They've all agreed to drive on the right side of the road, but to implement the change gradually. That's how one might characterize the national drive to adopt standards for public health IT, according to specialists in the field.

Implementing standards for transferring data among public health agencies holds out the hope for improving the national response to diseases both familiar and exotic, as well as preparing for possible bioterror attacks, officials agreed. But scanty funding and the large size of existing investments in incompatible systems are slowing the process of adopting standards.

John Loonsk, associate director for informatics of the Health and Human Services Department's Centers for Disease Control and Prevention, pointed to CDC's Public Health Information Network as the framework for national standards in public health IT.

'As such, PHIN involves both data and technical standards and a certification process to assure that the systems can interoperate,' Loonsk said.

The standards comprise both the terms used in medical vocabularies and the metadata associated with them.

'PHIN also involves technical standards,' Loonsk said. 'When you have identified the terms and the [packet] envelope, you need to securely exchange the information and make sure the machines can shake hands.'

PHIN's sponsors in the CDC and other medical community organizations have chosen several types of technical standards for medical data exchange, covering public-key infrastructure, Web services, encryption and authentication as well as the Electronic Business using Extensible Markup Language.

'There are many challenges, but I think the environment is right for [standards implementation] to happen,' Loonsk said.

One of the most daunting obstacles is incompatible local terminology, Loonsk said.

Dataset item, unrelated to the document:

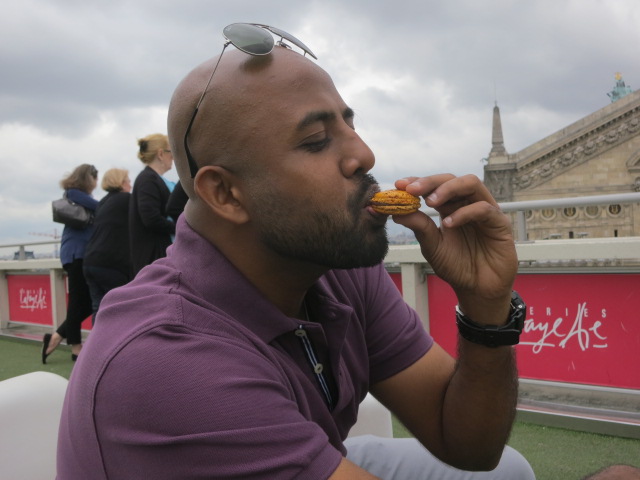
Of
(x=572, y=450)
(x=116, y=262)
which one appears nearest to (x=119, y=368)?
(x=572, y=450)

'In many cases, they don't implement the national standards but use local codes. Let's say the task at hand is to identify a lab test,' Loonsk said. 'One way of describing it is to use the Logical Operations Identifiers Names and Codes term, but another way is to use a term that has meaning inside your organization but does not have value outside your organization.'

Converting installed technology to comply with the standards is expensive and difficult, Loonsk said. 'In addition, the incentives in clinical care do not always support the exchange of records.'
Privacy and security concerns are other areas of potential difficulties, he said.

PHIN has been in full operation for about two years and is the framework for connections among thousands of systems, according to CDC. In fiscal 2004, Congress appropriated $10 million to HHS for the project. Lawmakers followed by earmarking an additional $5 million this year for PHIN, Loonsk said.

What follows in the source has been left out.